- **What is needed**:
Search the records for "genus". Copy every line where it appears.

Stored data:
- - -

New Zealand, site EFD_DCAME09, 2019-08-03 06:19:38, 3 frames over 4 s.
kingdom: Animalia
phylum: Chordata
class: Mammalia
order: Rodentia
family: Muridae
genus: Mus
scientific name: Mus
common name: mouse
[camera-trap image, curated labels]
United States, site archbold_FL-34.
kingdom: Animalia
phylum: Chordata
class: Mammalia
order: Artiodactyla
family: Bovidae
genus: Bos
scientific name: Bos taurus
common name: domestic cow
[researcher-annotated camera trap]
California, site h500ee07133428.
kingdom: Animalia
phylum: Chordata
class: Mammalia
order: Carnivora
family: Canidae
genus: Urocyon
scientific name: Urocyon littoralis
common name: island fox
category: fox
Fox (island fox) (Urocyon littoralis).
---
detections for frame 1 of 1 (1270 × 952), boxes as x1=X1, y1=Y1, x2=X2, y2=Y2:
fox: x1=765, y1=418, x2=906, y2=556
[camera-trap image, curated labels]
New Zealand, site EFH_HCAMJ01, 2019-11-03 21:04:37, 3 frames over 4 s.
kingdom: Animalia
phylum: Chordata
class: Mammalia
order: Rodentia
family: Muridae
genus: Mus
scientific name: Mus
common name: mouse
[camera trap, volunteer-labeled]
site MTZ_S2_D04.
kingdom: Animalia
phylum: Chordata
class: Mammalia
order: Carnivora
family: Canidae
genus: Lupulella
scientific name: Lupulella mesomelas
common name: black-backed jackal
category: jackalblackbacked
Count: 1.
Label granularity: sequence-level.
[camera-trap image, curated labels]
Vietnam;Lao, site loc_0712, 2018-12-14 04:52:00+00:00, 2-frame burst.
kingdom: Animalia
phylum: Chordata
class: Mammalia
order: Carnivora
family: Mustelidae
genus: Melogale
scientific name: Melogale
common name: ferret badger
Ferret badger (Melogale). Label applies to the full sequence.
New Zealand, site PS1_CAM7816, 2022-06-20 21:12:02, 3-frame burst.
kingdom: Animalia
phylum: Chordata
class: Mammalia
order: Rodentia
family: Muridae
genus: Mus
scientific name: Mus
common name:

- - -

- **Response below**:
genus: Mus
genus: Bos
genus: Urocyon
genus: Mus
genus: Lupulella
genus: Melogale
genus: Mus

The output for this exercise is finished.